Perhaps my objections will help you refine your idea so that it will become clearer what exactly must change about the relation of science and ideology.
Note that the dangers arose with science, not with false ideologies.
You have no compelling argument to sustain that false ideologies are the result of the damage that is being done using scientific discoveries.
Disagree. No species that is ignorant of what is of value to it will survive a single cycle.
Depends on what you mean by scientific knowledge. The discovery of weapons and fire were instrumental in what we know as society.
If you see the Greeks as the origin of science then 2. clearly stands.
Disagree. Archimedes built war machines. He suspended his own scientific efforts only to exploit his earlier effort at the behalf of the state which was heavily ideological.

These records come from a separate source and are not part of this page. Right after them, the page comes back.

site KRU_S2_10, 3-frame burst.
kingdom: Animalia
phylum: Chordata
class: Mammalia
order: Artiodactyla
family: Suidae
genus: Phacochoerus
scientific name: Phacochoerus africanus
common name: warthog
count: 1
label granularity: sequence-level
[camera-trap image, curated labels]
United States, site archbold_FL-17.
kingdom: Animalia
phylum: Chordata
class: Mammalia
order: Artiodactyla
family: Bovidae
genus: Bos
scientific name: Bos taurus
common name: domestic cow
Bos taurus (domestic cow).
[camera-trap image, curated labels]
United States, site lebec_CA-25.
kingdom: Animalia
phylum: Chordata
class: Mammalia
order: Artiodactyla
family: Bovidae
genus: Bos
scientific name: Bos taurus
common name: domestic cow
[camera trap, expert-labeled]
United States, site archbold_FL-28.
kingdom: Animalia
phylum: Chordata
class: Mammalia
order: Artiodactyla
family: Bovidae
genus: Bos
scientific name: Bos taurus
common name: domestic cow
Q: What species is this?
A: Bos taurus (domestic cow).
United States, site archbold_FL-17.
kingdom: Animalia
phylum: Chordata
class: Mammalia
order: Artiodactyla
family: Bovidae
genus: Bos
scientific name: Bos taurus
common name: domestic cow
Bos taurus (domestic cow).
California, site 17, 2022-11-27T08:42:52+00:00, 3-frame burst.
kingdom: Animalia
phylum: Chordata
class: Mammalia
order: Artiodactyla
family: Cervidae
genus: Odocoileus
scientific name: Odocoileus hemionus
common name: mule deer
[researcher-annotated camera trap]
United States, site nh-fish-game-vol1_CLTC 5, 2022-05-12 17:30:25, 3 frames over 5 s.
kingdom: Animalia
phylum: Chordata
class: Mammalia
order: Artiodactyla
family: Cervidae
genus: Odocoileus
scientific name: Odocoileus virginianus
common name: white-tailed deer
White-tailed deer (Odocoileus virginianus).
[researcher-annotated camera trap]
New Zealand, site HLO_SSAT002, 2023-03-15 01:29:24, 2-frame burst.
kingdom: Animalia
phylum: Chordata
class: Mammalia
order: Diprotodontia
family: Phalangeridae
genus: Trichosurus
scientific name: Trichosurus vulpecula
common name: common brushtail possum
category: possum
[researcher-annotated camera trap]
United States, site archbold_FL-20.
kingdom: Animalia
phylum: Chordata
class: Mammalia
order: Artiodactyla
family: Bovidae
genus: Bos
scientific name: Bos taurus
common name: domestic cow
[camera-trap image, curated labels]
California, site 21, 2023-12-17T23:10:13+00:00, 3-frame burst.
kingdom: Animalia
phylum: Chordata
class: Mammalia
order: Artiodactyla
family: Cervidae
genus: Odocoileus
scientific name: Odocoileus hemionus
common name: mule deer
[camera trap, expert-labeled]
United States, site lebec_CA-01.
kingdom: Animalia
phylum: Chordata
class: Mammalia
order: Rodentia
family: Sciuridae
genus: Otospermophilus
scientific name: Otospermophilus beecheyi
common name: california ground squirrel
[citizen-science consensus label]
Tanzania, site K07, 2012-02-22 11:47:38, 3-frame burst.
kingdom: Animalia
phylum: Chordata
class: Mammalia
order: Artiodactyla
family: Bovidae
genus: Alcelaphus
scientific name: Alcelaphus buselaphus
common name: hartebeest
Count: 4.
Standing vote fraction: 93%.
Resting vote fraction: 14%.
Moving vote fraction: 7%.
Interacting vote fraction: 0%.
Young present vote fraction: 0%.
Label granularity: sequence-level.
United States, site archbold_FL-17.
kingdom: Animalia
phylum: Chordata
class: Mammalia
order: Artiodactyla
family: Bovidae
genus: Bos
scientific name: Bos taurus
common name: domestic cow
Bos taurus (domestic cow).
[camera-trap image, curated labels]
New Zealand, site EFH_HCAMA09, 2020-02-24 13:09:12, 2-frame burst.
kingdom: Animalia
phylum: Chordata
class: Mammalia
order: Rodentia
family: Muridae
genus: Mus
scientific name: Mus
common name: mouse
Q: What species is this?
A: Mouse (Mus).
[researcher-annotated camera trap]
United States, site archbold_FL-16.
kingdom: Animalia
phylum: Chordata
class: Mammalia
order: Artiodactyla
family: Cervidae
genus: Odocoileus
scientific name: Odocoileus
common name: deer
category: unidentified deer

Disagree for now. You have presented no evidence that the harm science does is not due to far more down to earth causes, such as ambition and shortsightedness.
Rather, he must adjust his ideological views to properly steer his scientific power to his own benefit.
In other words, he must learn what is really of value to him and why. He must learn what it means to value. Why he values himself and how his values follow from his self-valuing. That is a scientific understanding of himself, of his morality as well as his physical being. So far, these two have been regarded as separate concerns, and as you have divined this is the cause of the problem we are experiencing.
I think you’re getting mixed up here. ‘Objectively has no value’ and ‘Objectively has value’ are both category errors, nonsensical statements.
You can act on your own values, and it’s not mad. I don’t see anything mad about acting on your own values, AND simultaneously accepting that they’re not ‘objectively true’. What’s mad about that?
Terminal values cannot be ‘true’ or ‘false’. Instrumental values can, in a way. That’s sort of the end of it. The OP may have made an error, somewhere, in his reasoning, but this is not it.
I don’t know, doesn’t sound like a relevant question to this thread. Sure, there are probably things most people value above the survival of the species. Not in the scope of this thread, this conversation, etc. Might be an interesting question to think about, though, so I encourage you to start a thread and gather your thoughts.
There is no plausible scenario that I know of that would lead us to believe that a nuclear winter capable of wiping out the species is possible. Please feel free to start a thread expounding your novel theory.
I don’t get 4 at all. Nuclear bombs, overpopulation, and just about any other threat to mankind that people talk about these days other than asteroids and Godzilla* are actually products of scientific advancement, so couldn’t somebody made a parallel argument that we should all be dirt-worshipping heathens with no scientific knowledge at all for our own good? It just seems like a toss-up between nuclear annihilation and influenza.
Nevermind, Godzilla is a product of nuclear testing, so there you go.